Kapı önüne geldiğimde birkaç saniye beklemiştim, duygularım karmaşa haline girmişti, söyleyeceğim kelimeler beynimde ezbere bir şekilde ilerlemiyordu. Onunla nasıl bir konu üzerinde ilerleyeceğimizi bilmek beni endişeye sokuyordu.

Benim kapının ziline basma kararımdan çok geçmeden yüzüme açılan kapılar ile beraber onun yüzü beni karşıladı.

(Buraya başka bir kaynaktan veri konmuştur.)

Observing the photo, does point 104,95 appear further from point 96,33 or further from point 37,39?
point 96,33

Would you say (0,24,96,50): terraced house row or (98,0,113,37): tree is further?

Onu hiçbir zaman tam okuyabilmiş değildim ama şu an burada olmamdan hoşnut olmadığını ve de tedirgin olduğunu görebiliyordum.

"Gelmen beni şaşırttı."

"Neden?" Anında sorduğumda defalarca girdiğim salona ayaklarım beni götürmüştü. Kanapeye oturduğumda sakalını kaşıyarak yavaş adımları eşliğinde aramızda belirli bir mesafe bırakarak yanıma oturmuştu.

"Kaçarsın diye düşündüm."

Omuz silkerek ellerini bir birine sürttüğünde kaşlarım yukarı doğru havalandı.

"Senin haftalardır yaptığın gibi mi?" Sorum ile beraber başını olumsuzca sallayıp arkasına yaslandı. Ela gözleri yüzümde birkaç saniye gezindikten sonra dudakları aralanmıştı.

"Böylesi ikimiz için de daha iyiydi."

"Buna sen mi karar veriyorsun, Zayn? Biz arkadaşız." Dudaklarım arasından çıkan kelimeler onu alaycı bir şekilde güldürdüğünde alt dudağımı ısırdım. Saçlarımı sırtıma ittirirken gergin bir şekildeydim, eminim bundan sonra asıl konuşma başlayacaktı.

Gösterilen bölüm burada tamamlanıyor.